[L’Assommoir by Emile Zola]@TWC D-Link bookL’Assommoir CHAPTER X 41/98
She would have liked to have tried it for a fortnight or a month.
Oh! to sleep a month, especially in winter, the month when the rent became due, when the troubles of life were killing her! But it was not possible--one must sleep forever, if one commences to sleep for an hour; and the thought of this froze her, her desire for death departed before the eternal and stern friendship which the earth demanded. However, one evening in January she knocked with both her fists against the partition.

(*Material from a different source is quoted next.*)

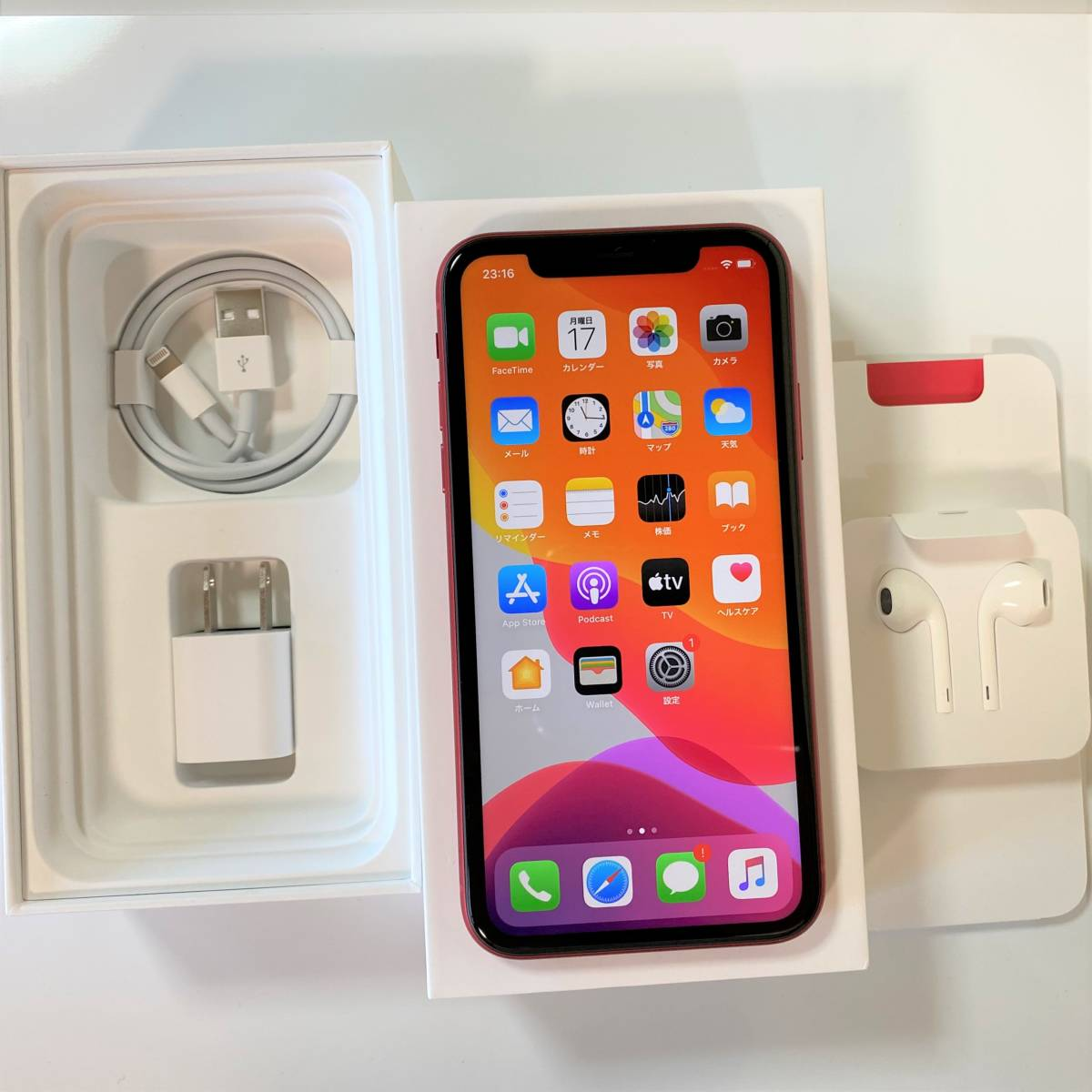 (美品) iPhone 11 (PRODUCT)RED 64GB MWLV2J/A SoftBank iOS13.3.1 バッテリー最大容量100% アクティベーションロック解除済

She had passed a frightful week, hustled by everyone, without a sou, and utterly discouraged.
That evening she was not at all well, she shivered with fever, and seemed to see flames dancing about her.
Then, instead of throwing herself out of the window, as she had at one moment thought of doing, she set to knocking and calling: "Old Bazouge! Old Bazouge!" The undertaker's helper was taking off his shoes and singing, "There were three lovely girls." He had probably had a good day, for he seemed even more maudlin than usual. "Old Bazouge! Old Bazouge!" repeated Gervaise, raising her voice. Did he not hear her then? She was ready to give herself at once; he might come and take her on his neck, and carry her off to the place where he carried his other women, the poor and the rich, whom he consoled.